For 2008, Georgia moved up its primary to February 5, Super Tuesday. On the Democratic side, it was no contest once black voters swung behind Obama. He beat Hillary Rodham Clinton 66%-31%, as turnout rose sharply to over 1 million, by far the highest ever. Turnout was almost as high, 964,000, in the Republican primary, far ahead of the 643,000 who voted in 2000 or the 654,000 in 1996. This was almost a three-way tie. Arkansas’s Mike Huckabee won with 34%, carrying rural counties and exurban metro Atlanta counties. McCain finished second with 32%, carrying the Savannah River valley and the southwest corner of the state, both areas with big military bases. Massachusetts’ Mitt Romney was third with 30%, carrying most of metro Atlanta, although McCain ran close behind in the inner counties.
Congressional Districting
| 111th Congress: 6 D, 7 R |
After the 1990 and 2000 censuses, Georgia Democrats pushed through convoluted redistricting plans—arguably the most convoluted in the nation each time—to guarantee majorities for their party in the state’s U.S. House delegation. Both times they failed. In the 1990s, state House Speaker Thomas Murphy tried to end the career of Republican U.S. Rep. Newt Gingrich and strengthen incumbent Democrats. Instead, what was a 9-1 Democratic delegation in October 1992 was 8-3 Republican in April 1995, and Gingrich was speaker of the House. In 2001, the Democrats tried again, and this time the boundaries were even more convoluted. They had only marginally more success—with some unintended consequences. Then-U.S. Rep. Chambliss, placed in the new 1st District with fellow Republican Jack Kingston, ran for the Senate and beat Cleland. The new 11th and 12th districts, created to elect Democrats, elected Republicans instead. The new 13th District did elect a Democrat, but the delegation remained Republican, 8-5. And Georgia’s plan prompted Rep. Tom Davis, R-Va., who headed the House GOP’s campaign, to push successfully for a similarly convoluted Republican gerrymander in Pennsylvania, one which netted the Republicans more gains than the Democrats achieved in Georgia.

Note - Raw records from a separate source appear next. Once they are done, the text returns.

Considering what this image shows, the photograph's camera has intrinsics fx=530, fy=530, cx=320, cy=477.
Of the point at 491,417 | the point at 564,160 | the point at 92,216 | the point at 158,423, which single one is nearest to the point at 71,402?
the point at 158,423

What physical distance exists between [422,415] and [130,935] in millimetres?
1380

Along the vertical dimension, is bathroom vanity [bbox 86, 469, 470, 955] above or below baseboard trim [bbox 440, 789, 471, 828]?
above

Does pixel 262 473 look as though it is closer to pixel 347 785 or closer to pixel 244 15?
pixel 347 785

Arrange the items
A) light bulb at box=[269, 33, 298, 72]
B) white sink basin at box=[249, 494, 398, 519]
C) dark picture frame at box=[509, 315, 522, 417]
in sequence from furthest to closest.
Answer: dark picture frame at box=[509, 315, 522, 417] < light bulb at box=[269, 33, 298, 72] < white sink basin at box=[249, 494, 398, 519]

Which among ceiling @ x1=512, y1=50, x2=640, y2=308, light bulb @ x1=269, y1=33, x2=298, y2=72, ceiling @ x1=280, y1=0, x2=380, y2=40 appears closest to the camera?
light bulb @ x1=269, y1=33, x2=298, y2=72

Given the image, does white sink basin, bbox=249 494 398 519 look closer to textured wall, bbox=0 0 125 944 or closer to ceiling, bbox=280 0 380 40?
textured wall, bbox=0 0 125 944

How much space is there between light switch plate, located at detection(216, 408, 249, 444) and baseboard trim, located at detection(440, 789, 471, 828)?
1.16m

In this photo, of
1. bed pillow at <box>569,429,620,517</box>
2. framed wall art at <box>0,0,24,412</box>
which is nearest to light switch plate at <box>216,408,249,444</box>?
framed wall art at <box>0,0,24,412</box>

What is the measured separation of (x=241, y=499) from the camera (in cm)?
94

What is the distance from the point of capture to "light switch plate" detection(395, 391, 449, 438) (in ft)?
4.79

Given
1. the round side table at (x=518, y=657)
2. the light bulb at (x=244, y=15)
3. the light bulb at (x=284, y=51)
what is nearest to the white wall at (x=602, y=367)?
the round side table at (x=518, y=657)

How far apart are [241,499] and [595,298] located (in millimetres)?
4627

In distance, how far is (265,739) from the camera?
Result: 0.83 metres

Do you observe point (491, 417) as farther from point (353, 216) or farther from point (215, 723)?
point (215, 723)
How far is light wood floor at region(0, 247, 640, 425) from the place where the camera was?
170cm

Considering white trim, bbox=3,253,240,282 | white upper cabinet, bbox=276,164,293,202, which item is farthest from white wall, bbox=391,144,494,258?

In March 2004, a court redrew the district lines for the state House and state Senate, which helped the Republicans increase their Senate margin and gain control of the state House in November. In February 2005, Republicans by then in control of the governorship and the state Legislature worked with Republicans in Washington to make redistricting of the U.S. House districts one of their top priorities. Moving more deliberately and facing far less Democratic resistance than Republicans encountered in Texas in 2003, they passed the plan in March with a few Republican defections and with limited Democratic support. It passed the federal review mandatory under the Voting Rights Act and survived a court challenge.
The 2005 Republican plan had much more regularly shaped districts than the 2001 Democratic map, and split many fewer counties (19 rather than 34). It strengthened Republican Phil Gingrey in the 11th District and weakened Democrats Jim Marshall and John Barrow of the 3rd and 12th districts. Republicans quietly worked with some of the African-American congressional Democrats to accommodate their personal concerns with the new districts. Two Atlanta-area districts are 56% and 53% African-American, while three others have black percentages of 48%, 45%, and 41%. In 2007, Republican Gov. Perdue called for the establishment of an independent commission to draw redistricting plans that can be voted up or down by the Legislature. Perdue seemed to be confident that relatively regularly shaped and neutrally drawn districts would leave the party with majorities in Georgia in the 21st century. But the Legislature perhaps did not share that confidence, and in 2008 it failed to adopt his plan.
Georgia is expected to gain one seat from the reapportionment following the 2010 census. Republicans will have control of redistricting if they retain the governorship and majorities in both houses in the 2010 election.